*TASKS*:
1. Copy the passage of the forum post on combining Lightning, Hydra, and Ray Tune starting at "For each section" and ending at "trainer = Trainer(**cfg.trainer)".
2. In the forum post on combining Lightning, Hydra, and Ray Tune, what is the path of the file that holds the training hyperparameters?

*SELECTED TEXT*:
......

Lightning + hydra + ray tune basic example

Hello, I have a pytorch lightning model whose hyper parameters are handled by hydra config.

These configs are organised in different folders as hydra makes these easy to manage. This is the template for my main config.

defaults:
  - _self_ 
  - trainer: default_trainer
  - training: default_training
  - model: default_model
  - data: default_data
  - augmentation: default_augmentation
  - transformation: default_transformation

general:
  log_dir: outputs
  inference_checkpoint: path/to/checkpoint

For each section in the defaults list there are other yaml files containing the various hyper parameters. For example, the training one is in conf/training/default_training.yaml and it reads:

a_w: 1.0
b_w: 1.0
c_w: 1.0
d_w: 1.0
# etc...

My (ultra-simplified) training script looks like:

def train_model(cfg):
    model = MyLightningModel(cfg)
    trainer = Trainer(**cfg.trainer)
    trainer.fit(model)

@hydra.main(config_path='conf', config_name='config')
def main(cfg: DictConfig):
    train_model(cfg)

if __name__ == '__main__':
    main()

Now, what I’d love to do is to use Ray Tune to find optimal values for a_w, b_w, c_w, and d_w. By reading this guide, I managed to change the training script as:

def train_model(cfg):
    model = MyLightningModel(cfg)
    tune_callback = TuneReportCallback({"loss": "val/avg_loss"},  on="validation_end")
    trainer = Trainer(**cfg.trainer, callbacks=[tune_callback])
    trainer.fit(model)

@hydra.main(config_path='conf', config_name='config')
def main(cfg: DictConfig):
    scheduler = ASHAScheduler(max_t=10, grace_period=1, reduction_factor=2)
    reporter = CLIReporter(metric_columns=["dIOUa", "training_iteration"],
                           parameter_columns=["rmse_w"])

    cfg.training.a_w = tune.uniform(0.0, 1.0)
    cfg.training.b_w = tune.uniform(0.0, 1.0)
    cfg.training.c_w = tune.uniform(0.0, 1.0)
    cfg.training.d_w = tune.uniform(0.0, 1.0)

    analysis = tune.run(tune.with_parameters(train_hydranet,
                                             num_epochs=10,
                                             num_gpus=0),
                        resources_per_trial={
                            "cpu": 1,
                            "gpu": 0
                        },
                        metric="loss",
                        mode="min",
                        config=cfg,
                        num_samples=10,
                        scheduler=scheduler,
                        progress_reporter=reporter,
                        name="tune_mymodel")

......

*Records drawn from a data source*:
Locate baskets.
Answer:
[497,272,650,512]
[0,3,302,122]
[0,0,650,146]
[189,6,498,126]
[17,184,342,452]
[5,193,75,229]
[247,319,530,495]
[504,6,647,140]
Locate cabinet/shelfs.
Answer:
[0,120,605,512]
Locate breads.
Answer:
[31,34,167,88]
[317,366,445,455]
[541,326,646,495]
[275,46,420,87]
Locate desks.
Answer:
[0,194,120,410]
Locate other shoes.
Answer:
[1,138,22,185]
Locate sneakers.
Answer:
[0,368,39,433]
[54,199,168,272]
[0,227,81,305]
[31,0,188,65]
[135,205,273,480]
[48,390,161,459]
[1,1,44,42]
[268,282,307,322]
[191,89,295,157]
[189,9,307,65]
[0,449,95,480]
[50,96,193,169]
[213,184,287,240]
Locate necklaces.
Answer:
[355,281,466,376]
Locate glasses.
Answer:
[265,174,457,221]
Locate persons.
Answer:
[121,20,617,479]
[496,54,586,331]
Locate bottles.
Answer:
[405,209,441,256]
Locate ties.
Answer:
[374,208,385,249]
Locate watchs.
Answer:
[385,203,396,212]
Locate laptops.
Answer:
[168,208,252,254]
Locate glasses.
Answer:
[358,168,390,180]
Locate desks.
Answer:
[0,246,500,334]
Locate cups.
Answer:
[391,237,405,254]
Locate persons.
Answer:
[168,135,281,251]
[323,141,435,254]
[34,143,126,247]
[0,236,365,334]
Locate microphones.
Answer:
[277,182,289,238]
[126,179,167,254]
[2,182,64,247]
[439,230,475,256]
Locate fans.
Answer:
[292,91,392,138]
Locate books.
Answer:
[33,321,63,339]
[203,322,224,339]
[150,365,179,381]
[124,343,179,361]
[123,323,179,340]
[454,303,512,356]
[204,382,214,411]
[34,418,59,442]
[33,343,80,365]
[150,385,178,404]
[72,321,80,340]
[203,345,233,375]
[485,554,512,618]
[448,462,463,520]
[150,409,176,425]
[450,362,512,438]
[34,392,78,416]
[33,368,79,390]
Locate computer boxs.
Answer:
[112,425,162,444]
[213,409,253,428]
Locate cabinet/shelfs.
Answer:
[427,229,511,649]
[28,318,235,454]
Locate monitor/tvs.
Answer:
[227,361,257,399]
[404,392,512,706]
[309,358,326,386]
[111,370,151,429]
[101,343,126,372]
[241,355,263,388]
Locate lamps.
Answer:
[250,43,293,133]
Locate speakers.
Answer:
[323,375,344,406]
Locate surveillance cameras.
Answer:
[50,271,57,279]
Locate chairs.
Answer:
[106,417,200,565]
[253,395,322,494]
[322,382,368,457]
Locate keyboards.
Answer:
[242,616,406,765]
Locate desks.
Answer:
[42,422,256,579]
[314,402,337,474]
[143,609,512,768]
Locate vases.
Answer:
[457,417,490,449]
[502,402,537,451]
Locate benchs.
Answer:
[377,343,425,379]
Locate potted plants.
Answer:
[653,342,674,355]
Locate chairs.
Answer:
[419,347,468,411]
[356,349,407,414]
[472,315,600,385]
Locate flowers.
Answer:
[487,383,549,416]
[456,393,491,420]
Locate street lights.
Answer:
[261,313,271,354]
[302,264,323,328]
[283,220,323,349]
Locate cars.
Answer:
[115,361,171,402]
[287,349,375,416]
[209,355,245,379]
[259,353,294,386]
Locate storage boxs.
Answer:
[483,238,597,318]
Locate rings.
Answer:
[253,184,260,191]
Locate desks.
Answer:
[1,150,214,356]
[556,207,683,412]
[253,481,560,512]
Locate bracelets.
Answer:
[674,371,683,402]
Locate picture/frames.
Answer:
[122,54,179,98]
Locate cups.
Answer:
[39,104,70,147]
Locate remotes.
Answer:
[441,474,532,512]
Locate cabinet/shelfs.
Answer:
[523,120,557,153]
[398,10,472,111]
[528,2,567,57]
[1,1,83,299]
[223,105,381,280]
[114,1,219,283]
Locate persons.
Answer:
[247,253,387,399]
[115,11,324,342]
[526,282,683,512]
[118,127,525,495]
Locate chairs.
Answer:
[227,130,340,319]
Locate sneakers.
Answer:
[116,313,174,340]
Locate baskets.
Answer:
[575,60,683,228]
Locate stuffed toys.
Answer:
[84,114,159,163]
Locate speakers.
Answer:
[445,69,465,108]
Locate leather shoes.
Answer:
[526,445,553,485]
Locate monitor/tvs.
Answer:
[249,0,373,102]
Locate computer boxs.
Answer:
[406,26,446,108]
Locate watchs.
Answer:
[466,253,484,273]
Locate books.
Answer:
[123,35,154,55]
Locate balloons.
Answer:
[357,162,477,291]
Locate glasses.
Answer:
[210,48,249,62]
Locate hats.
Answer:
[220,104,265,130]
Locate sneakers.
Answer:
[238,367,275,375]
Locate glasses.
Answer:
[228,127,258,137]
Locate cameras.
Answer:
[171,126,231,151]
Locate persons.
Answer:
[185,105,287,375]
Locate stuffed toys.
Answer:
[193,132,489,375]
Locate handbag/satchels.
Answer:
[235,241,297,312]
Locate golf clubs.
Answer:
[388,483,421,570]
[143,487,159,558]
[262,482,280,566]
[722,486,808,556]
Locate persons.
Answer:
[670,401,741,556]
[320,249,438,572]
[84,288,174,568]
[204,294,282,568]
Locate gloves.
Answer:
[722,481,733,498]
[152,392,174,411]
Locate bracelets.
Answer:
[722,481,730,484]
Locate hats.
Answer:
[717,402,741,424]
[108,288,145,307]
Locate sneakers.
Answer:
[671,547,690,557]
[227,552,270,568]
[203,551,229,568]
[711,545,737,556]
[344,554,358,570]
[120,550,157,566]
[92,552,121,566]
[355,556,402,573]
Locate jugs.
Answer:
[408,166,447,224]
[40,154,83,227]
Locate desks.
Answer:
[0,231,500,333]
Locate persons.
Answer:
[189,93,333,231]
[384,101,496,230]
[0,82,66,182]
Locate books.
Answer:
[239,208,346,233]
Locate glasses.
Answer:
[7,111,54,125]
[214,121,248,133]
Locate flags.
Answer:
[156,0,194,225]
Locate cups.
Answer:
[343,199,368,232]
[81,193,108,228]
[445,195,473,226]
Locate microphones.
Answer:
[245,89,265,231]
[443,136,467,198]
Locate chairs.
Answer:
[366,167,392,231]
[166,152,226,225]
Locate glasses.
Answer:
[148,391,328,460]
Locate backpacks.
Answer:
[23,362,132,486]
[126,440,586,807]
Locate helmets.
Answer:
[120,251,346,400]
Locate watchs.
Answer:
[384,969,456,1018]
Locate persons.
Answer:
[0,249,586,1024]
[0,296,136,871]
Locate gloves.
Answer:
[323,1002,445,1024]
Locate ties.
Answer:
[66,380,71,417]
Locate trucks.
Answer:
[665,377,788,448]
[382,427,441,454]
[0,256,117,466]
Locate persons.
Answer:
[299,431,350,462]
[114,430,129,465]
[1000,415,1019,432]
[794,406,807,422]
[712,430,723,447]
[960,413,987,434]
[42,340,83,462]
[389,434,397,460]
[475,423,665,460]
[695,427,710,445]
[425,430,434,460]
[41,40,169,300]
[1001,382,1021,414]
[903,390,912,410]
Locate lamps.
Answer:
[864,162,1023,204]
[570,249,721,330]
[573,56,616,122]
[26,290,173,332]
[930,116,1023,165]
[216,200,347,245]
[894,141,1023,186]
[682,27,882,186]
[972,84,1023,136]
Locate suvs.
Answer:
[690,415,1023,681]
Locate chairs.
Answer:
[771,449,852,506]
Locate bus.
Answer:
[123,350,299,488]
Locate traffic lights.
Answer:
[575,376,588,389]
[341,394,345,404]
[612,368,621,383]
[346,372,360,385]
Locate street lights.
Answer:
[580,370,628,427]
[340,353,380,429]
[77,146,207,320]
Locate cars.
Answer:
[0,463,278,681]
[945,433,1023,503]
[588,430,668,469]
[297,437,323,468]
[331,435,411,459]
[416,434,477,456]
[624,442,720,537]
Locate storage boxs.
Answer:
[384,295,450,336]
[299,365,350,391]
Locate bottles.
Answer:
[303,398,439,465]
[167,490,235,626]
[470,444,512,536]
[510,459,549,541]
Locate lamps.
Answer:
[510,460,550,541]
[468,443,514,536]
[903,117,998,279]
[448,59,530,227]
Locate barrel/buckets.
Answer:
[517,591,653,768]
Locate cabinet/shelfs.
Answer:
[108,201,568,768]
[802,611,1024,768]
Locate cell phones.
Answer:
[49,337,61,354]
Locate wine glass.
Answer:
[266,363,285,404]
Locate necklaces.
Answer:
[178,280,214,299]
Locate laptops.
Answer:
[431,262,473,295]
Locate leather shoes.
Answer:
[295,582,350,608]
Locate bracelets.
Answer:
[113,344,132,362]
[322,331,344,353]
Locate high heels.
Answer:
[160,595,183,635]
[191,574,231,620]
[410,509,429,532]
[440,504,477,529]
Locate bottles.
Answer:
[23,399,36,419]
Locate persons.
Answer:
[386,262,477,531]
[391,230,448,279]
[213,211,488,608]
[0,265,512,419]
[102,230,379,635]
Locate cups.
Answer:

......

*EXERCISE RESPONSES*:
1.
For each section in the defaults list there are other yaml files containing the various hyper parameters. For example, the training one is in conf/training/default_training.yaml and it reads:

a_w: 1.0
b_w: 1.0
c_w: 1.0
d_w: 1.0
# etc...

My (ultra-simplified) training script looks like:

def train_model(cfg):
    model = MyLightningModel(cfg)
    trainer = Trainer(**cfg.trainer)

2. conf/training/default_training.yaml